-- begin Exercise materials --

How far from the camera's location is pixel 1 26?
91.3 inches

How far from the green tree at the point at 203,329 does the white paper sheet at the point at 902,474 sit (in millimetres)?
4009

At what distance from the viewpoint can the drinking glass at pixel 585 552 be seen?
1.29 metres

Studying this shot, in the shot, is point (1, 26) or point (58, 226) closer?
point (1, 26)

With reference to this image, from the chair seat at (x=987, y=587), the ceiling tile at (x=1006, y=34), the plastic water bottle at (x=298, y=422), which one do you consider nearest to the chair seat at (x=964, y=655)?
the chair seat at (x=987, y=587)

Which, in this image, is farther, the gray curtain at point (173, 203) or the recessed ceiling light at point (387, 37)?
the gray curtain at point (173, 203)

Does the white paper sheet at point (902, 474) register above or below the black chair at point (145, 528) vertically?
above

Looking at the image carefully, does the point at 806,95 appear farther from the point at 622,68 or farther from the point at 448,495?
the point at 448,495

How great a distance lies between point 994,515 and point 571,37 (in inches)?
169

-- end Exercise materials --

Prompt
Reproduce all of the records above word for word.

Answer to this problem
How far from the camera's location is pixel 1 26?
91.3 inches

How far from the green tree at the point at 203,329 does the white paper sheet at the point at 902,474 sit (in millimetres)?
4009

At what distance from the viewpoint can the drinking glass at pixel 585 552 be seen?
1.29 metres

Studying this shot, in the shot, is point (1, 26) or point (58, 226) closer?
point (1, 26)

With reference to this image, from the chair seat at (x=987, y=587), the ceiling tile at (x=1006, y=34), the plastic water bottle at (x=298, y=422), which one do you consider nearest to the chair seat at (x=964, y=655)?
the chair seat at (x=987, y=587)

Which, in this image, is farther, the gray curtain at point (173, 203) or the recessed ceiling light at point (387, 37)?
the gray curtain at point (173, 203)

Does the white paper sheet at point (902, 474) register above or below the black chair at point (145, 528) vertically?
above

Looking at the image carefully, does the point at 806,95 appear farther from the point at 622,68 or farther from the point at 448,495?
the point at 448,495

How great a distance lies between point 994,515 and point 571,37 (in inches)?
169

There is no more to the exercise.